I think, though, that this reductionism is unjustified. Goodness is learned — can be learned — as evil is not. The technology of evil can be learned, of course, such as more sophisticated ways to kill or maim or rob or destroy, but the motivation to do evil is as natural as hunger, An infant is entirely self-absorbed. The first cry for fairness is only for fairness for oneself. Children's cruelty is unconscious because there is simply no awareness that others may feel pain or sorrow. Generosity, pity and compassion are all learned emotions. The conscience develops through teaching. In some few people it does not. Sociopaths and psychopaths, people who revel in hatred and bigotry, tyranny and torture, stand outside of humanity. Although I believe in the possibility of redemption I have learned that there are some people who cannot be redeemed. There are those who must, at least through DNA testing, be defined as human who are not fully human, who have no conscience, no mercy, no love, who find joy in the sufferings of others, and who cannot and will not change. Can we speak of their inherent worth and dignity? I, at least, cannot, but neither can I speak of them as fully human.

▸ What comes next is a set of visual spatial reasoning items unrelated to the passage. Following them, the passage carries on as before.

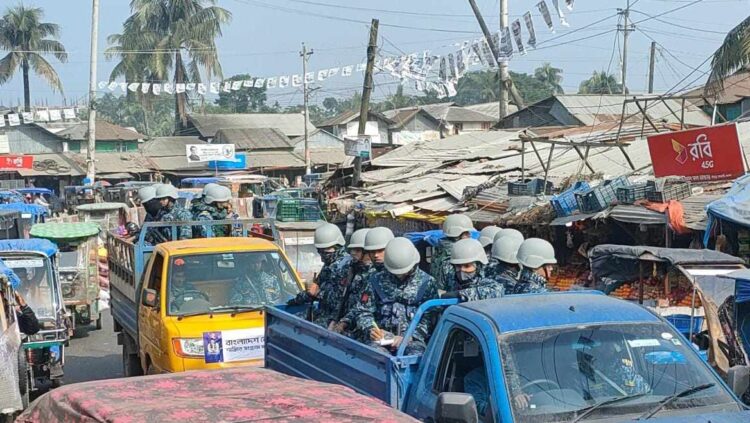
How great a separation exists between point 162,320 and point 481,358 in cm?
525

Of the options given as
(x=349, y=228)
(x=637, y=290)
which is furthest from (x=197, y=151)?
(x=637, y=290)

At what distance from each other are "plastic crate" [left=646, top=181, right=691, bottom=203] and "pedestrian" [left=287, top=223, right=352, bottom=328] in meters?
7.41

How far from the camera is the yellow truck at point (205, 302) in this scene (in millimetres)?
9562

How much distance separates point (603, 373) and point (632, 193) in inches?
437

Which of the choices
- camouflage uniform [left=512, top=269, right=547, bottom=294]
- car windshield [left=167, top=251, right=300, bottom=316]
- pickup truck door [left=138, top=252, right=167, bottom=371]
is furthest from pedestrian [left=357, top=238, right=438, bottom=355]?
pickup truck door [left=138, top=252, right=167, bottom=371]

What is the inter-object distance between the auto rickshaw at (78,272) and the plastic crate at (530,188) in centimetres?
812

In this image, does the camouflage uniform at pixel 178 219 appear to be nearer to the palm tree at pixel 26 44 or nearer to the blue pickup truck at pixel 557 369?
the blue pickup truck at pixel 557 369

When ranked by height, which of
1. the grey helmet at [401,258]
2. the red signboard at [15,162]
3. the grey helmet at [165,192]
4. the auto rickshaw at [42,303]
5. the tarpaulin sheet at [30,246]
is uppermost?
the red signboard at [15,162]

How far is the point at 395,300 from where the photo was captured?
7.48 meters

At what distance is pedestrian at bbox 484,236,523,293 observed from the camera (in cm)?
732

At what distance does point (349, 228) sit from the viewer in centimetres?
2448

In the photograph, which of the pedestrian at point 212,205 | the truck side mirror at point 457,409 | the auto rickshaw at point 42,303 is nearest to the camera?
the truck side mirror at point 457,409

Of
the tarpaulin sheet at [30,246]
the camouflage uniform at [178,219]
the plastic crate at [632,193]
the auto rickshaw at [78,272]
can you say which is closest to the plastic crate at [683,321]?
the plastic crate at [632,193]

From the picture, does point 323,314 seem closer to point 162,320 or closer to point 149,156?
point 162,320
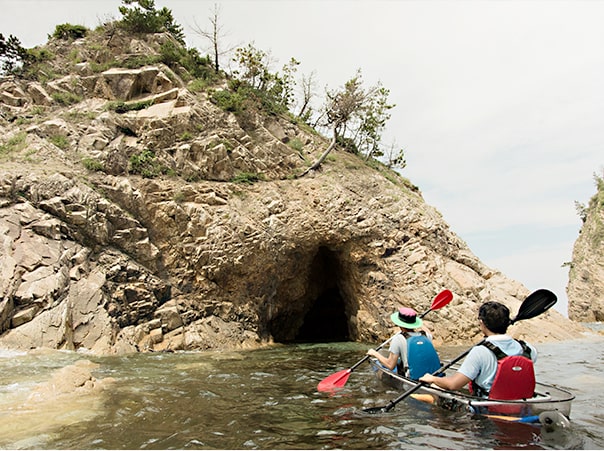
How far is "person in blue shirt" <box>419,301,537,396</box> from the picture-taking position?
4793 millimetres

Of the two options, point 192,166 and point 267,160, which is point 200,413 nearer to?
point 192,166

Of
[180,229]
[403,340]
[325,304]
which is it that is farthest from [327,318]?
[403,340]

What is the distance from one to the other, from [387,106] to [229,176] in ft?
38.4

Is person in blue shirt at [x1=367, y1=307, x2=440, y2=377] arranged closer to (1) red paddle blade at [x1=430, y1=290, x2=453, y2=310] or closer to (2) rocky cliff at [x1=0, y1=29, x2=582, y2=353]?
(1) red paddle blade at [x1=430, y1=290, x2=453, y2=310]

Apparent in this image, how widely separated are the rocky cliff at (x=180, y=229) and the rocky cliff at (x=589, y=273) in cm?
2056

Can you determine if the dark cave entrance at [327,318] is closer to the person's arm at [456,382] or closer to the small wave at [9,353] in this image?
the small wave at [9,353]

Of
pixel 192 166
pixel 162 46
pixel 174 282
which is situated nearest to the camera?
pixel 174 282

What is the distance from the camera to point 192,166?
53.8ft

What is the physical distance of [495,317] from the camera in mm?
4844

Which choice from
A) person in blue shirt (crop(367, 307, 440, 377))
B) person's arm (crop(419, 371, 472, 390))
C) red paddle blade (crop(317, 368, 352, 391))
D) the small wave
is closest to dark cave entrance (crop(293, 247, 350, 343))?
red paddle blade (crop(317, 368, 352, 391))

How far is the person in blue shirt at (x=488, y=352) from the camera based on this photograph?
189 inches

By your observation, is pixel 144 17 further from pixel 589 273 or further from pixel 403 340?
pixel 589 273

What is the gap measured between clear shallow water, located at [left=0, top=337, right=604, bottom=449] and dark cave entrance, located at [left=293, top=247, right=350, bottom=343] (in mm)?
9790

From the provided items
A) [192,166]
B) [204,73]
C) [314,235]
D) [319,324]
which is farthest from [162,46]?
[319,324]
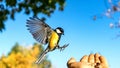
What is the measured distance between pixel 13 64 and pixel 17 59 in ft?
7.05

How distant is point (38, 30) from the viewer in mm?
2389

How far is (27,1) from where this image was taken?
41.9 ft

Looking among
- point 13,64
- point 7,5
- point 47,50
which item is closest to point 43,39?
point 47,50

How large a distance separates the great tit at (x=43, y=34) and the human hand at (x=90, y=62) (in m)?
0.18

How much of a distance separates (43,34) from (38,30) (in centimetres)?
3

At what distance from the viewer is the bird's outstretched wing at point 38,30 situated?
92.9 inches

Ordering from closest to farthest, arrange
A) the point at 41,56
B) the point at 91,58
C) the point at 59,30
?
the point at 41,56, the point at 59,30, the point at 91,58

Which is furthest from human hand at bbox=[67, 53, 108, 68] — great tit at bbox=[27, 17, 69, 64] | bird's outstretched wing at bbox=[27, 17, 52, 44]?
bird's outstretched wing at bbox=[27, 17, 52, 44]

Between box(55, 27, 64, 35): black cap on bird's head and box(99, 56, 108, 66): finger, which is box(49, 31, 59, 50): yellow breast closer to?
box(55, 27, 64, 35): black cap on bird's head

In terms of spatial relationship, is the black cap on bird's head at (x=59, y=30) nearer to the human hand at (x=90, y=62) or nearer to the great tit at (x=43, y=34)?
the great tit at (x=43, y=34)

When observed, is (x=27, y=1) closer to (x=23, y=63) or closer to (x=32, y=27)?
(x=32, y=27)

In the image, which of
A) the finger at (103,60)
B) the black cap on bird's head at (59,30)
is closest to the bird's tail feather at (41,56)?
the black cap on bird's head at (59,30)

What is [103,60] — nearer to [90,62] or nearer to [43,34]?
[90,62]

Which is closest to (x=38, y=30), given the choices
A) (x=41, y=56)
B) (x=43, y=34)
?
(x=43, y=34)
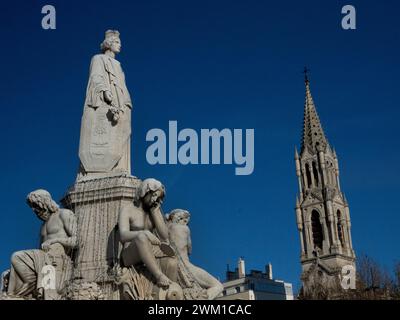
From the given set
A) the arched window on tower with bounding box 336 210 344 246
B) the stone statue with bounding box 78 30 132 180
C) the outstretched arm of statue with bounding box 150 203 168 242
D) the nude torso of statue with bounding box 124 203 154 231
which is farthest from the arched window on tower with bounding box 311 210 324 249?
the nude torso of statue with bounding box 124 203 154 231

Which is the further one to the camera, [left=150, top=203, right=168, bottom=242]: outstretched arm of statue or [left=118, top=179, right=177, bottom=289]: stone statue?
[left=150, top=203, right=168, bottom=242]: outstretched arm of statue

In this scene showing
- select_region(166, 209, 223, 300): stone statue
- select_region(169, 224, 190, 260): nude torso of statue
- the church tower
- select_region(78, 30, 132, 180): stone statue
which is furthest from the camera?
the church tower

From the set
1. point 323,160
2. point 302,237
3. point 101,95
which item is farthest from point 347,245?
point 101,95

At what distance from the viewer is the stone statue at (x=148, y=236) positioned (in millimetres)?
10328

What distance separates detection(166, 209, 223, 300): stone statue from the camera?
11.2 meters

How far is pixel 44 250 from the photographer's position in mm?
11102

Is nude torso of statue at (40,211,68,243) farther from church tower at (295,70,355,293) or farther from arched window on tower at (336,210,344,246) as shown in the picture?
arched window on tower at (336,210,344,246)

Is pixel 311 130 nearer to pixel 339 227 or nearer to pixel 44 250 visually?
pixel 339 227

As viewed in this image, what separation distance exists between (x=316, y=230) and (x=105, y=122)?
103 metres

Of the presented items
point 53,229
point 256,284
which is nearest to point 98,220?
point 53,229

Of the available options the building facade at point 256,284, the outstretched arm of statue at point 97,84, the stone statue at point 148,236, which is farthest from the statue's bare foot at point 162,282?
the building facade at point 256,284

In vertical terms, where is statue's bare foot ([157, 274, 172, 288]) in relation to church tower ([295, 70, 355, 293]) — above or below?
below

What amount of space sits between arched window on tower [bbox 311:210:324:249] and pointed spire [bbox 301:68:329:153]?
40.1ft
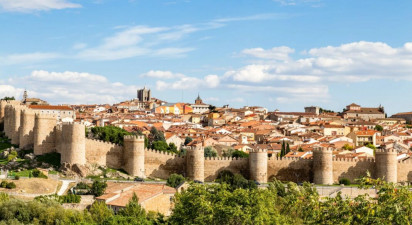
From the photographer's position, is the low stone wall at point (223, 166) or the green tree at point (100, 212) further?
the low stone wall at point (223, 166)

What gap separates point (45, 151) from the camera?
44438 millimetres

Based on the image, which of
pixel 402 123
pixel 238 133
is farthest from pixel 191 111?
pixel 238 133

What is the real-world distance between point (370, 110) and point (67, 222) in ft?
336

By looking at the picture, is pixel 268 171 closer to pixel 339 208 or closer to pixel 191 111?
pixel 339 208

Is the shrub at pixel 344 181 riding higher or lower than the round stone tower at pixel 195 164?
lower

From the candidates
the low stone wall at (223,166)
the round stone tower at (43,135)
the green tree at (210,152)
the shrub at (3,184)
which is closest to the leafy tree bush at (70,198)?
the shrub at (3,184)

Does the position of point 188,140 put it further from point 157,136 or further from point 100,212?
point 100,212

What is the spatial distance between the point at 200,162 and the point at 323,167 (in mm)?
8726

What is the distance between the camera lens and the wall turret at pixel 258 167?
147 ft

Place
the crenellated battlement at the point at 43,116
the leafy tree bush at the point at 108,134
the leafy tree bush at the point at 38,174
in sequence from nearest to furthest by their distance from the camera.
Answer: the leafy tree bush at the point at 38,174 → the crenellated battlement at the point at 43,116 → the leafy tree bush at the point at 108,134

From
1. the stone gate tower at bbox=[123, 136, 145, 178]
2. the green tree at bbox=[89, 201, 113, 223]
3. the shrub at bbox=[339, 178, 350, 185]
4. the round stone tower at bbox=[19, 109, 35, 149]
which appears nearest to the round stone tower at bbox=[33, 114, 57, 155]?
the round stone tower at bbox=[19, 109, 35, 149]

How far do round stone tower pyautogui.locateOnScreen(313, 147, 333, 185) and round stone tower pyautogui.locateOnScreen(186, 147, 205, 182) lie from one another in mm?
8019

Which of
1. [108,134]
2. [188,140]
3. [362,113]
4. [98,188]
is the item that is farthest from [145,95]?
[98,188]

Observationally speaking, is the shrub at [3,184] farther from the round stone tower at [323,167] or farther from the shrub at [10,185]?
the round stone tower at [323,167]
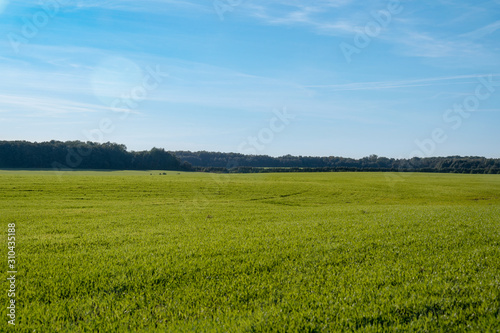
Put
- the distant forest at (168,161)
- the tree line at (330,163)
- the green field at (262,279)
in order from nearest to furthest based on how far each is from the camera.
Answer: the green field at (262,279) → the distant forest at (168,161) → the tree line at (330,163)

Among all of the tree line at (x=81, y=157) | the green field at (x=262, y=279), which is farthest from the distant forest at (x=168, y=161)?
the green field at (x=262, y=279)

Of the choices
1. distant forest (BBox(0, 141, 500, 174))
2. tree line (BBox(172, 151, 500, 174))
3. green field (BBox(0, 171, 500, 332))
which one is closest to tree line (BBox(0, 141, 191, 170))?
distant forest (BBox(0, 141, 500, 174))

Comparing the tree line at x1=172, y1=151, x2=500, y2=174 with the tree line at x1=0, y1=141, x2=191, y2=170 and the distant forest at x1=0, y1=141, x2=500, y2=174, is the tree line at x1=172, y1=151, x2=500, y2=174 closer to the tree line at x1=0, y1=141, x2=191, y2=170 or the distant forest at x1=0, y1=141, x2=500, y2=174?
the distant forest at x1=0, y1=141, x2=500, y2=174

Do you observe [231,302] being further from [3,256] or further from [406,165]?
[406,165]

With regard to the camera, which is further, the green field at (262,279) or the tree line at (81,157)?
the tree line at (81,157)

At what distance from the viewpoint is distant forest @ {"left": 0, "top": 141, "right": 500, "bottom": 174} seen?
133 m

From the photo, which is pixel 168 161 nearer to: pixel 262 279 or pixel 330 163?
pixel 330 163

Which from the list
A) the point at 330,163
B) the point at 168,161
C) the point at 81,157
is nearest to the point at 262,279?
the point at 81,157

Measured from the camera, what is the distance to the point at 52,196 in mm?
47438

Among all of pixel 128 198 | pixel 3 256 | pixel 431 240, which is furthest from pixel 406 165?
pixel 3 256

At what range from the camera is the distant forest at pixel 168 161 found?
133 metres

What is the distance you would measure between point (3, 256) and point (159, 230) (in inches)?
306

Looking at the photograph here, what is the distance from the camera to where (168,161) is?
520ft

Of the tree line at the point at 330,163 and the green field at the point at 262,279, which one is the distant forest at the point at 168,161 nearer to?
the tree line at the point at 330,163
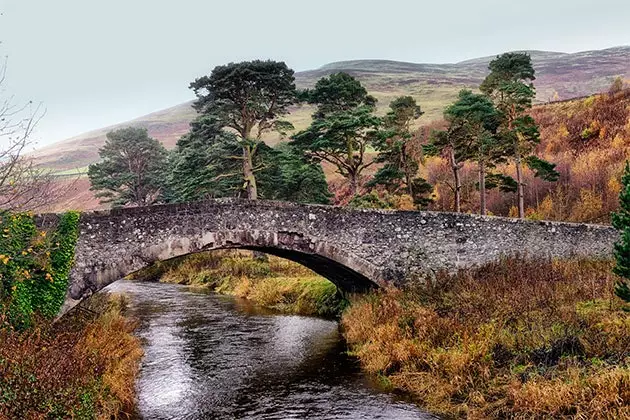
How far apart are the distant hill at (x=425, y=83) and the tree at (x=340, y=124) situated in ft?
153

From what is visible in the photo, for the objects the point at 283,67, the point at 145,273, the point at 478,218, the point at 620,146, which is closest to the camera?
the point at 478,218

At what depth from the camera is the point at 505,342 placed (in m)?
12.7

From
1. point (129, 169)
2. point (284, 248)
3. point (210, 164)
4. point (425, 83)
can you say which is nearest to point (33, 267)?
point (284, 248)

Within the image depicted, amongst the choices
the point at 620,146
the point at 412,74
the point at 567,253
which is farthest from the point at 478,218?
the point at 412,74

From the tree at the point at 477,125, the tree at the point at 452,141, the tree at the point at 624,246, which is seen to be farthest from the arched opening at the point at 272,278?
the tree at the point at 477,125

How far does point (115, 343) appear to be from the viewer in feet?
47.5

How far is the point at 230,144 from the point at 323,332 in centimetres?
1484

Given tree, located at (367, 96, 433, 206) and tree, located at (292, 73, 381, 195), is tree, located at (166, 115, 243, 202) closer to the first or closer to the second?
tree, located at (292, 73, 381, 195)

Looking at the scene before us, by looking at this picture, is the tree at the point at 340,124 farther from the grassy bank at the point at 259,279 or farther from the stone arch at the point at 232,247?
the stone arch at the point at 232,247

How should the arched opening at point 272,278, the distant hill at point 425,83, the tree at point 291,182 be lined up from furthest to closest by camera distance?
1. the distant hill at point 425,83
2. the tree at point 291,182
3. the arched opening at point 272,278

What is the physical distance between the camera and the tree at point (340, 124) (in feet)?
88.7

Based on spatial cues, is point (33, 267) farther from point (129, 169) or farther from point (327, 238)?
point (129, 169)

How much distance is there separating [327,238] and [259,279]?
510 inches

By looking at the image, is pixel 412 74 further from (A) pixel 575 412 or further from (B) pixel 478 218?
(A) pixel 575 412
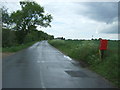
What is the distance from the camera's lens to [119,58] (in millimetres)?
10508

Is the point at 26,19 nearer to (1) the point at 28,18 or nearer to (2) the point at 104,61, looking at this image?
(1) the point at 28,18

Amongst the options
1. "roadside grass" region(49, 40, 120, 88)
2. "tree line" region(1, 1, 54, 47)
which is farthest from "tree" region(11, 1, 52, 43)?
"roadside grass" region(49, 40, 120, 88)

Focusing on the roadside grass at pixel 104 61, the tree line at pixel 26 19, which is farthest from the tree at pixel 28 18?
the roadside grass at pixel 104 61

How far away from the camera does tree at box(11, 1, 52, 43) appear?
54.0 metres

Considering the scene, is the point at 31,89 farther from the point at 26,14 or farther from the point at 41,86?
the point at 26,14

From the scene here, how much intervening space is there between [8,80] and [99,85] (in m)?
3.98

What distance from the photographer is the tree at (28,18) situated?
5398 cm

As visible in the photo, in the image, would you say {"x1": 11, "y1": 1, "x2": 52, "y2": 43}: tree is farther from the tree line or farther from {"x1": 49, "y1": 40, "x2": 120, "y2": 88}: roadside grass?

Although there is some evil in everyone, there is also goodness, and it seems to me, despite so much of what we see and read, the goodness mostly outweighs the evil. Children learn kindness and practice it when it is learned. When we have done evil repentance and redemption are possible — and even likely. Even I no longer have any desire to cast arrows at Bill Schulz. Human beings are in fact strange and wonderful beings in their moral nature. With all the reasons for fear, yet most of us are more likely to concern ourselves with what is true and right than to grab and tyrannize. We have done wonders with our minds throughout the generations, building physical, mental and social structures of strength and beauty; if we can find ways to cast out fear, our own and that of others, we can build structures of the soul creating a world of peace and love. I don't always know that I believe that, seeing the evil that we continue to do, the destruction we have caused, the hatred we have felt for one another, hatred based on such artificial realities as religious differences and tribal names, but I will never cease to affirm it. We can choose goodness and in that choice will find redemption.